At the very worst, if there is no discounting the rate of inflation could not be expected to exceed that forecast in the Budget; that is, for June 1986 or June 1985 I think the figure was 8 per cent which, I might add, is very much below the 11 1/2 per cent inflation rate which prevailed when this Government came into office and lower than the inflation rate in all but one of the seven years in which the previous Government was in office. For all but one of the seven years and three months that the discredited former Government was in office Australia's inflation rate was higher than the worst likely outcome for this Budget. These things should be seen in proportion. At the worst, the record that this Government is likely to establish in this financial year will be better than the record of the Fraser Government in six of the seven years that it was in office.

I do not think that the hypothesis which Senator Rae put up is the only option. If the Arbitration Commission makes a decision not to discount, obviously that is something which the Government will have to review. One thing that I do not believe this Government will do is fall into the futile trap that the previous Government fell into and adopt a sterile policy of doing nothing but screwing down economic growth in order to attempt to contain inflation. In the end, of course, it is a matter of record that the discredited former Government failed miserably to achieve either of those objectives. It screwed down economic growth in an attempt to control inflation. It ended up killing economic growth all right but it did not control inflation. This Government has both accelerated the rate of economic growth and reduced the rate of inflation.

Senator PETER RAE —I ask a supplementary question of the Minister. I asked: `Was not the only real option a tighter monetary policy leading to higher interest rates and unemployment'? Is it not a fact that at the moment the Government is engaging in tight monetary policy which is forcing up interest rates to the highest level of real interest rates that this country has ever experienced as a nation? Is it not a fact that that is already the precedent set by this Government?
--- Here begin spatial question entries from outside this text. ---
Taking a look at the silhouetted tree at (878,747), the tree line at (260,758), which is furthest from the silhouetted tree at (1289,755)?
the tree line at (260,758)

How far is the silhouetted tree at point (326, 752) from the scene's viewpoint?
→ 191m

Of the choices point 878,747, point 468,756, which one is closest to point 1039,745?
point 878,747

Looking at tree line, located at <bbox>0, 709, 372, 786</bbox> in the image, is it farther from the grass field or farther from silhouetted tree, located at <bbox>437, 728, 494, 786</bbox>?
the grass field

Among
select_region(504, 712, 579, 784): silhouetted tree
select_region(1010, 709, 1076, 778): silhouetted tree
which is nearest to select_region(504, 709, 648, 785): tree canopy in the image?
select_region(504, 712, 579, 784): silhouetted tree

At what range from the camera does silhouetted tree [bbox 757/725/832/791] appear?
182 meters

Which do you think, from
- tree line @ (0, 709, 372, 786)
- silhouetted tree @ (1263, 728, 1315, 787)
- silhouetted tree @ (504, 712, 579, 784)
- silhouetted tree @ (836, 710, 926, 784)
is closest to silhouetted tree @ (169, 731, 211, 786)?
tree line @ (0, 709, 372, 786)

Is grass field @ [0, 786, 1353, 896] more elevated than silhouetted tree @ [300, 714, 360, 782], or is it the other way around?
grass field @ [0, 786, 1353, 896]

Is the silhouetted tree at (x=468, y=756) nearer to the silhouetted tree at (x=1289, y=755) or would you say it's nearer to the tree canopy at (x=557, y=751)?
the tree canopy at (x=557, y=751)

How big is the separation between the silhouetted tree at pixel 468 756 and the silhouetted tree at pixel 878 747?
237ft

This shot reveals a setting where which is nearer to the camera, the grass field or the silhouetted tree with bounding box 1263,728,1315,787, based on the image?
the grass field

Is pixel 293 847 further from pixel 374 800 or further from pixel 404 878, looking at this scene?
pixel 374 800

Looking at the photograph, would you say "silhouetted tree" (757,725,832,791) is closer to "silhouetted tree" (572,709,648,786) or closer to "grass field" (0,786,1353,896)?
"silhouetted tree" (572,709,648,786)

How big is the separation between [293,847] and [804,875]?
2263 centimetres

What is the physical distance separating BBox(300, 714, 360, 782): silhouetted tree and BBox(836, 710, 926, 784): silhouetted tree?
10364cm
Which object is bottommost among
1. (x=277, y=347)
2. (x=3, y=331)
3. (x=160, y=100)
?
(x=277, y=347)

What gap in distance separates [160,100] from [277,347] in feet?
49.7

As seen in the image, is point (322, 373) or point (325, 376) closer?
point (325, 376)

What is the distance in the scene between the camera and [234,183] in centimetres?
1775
Senator WALSH —I am trying to remember what the interest rate was in the desperate dying days of the Fraser Government. About six months before that discredited Government was swept from office, short term interest rates hit 20 per cent; that is, almost double both the inflation rate and the unemployment rate over which the previous Government presided. It is the Government's view, and it has been stated very firmly, that the interests of the economy and the nation as a whole would be best served if the devaluation induced component of the consumer price index were discounted from the wages increase in the next national wage case. Even if that does not occur it does not necessarily mean, as Senator Rae seems to assume, that there will be, for all time, a higher rate of inflation. Even if the Government's argument is not accepted by the Commission there will be, in time, because of productivity growth, no increase in real labour unit costs. I am afraid that I do not have the precise reference here, but somewhere in Budget Paper No. 1 there is a table which sets out, over the previous 14 years, average real unit labour costs; that is, labour costs adjusted for both inflation and productivity gain. At present that real unit labour unit cost index is below 100-the base was the period 1966-67 to 1972-73-and is lower than it was in the entire period that the previous Government was in office.

The PRESIDENT —I do not wish to detract from the right of honourable senators to ask supplementary questions, but I point out that of seven questions asked so far in this Question Time five have had supplementary questions and answers thereto. This does consume a lot of time. I merely mention the matter and draw it to the attention of honourable senators.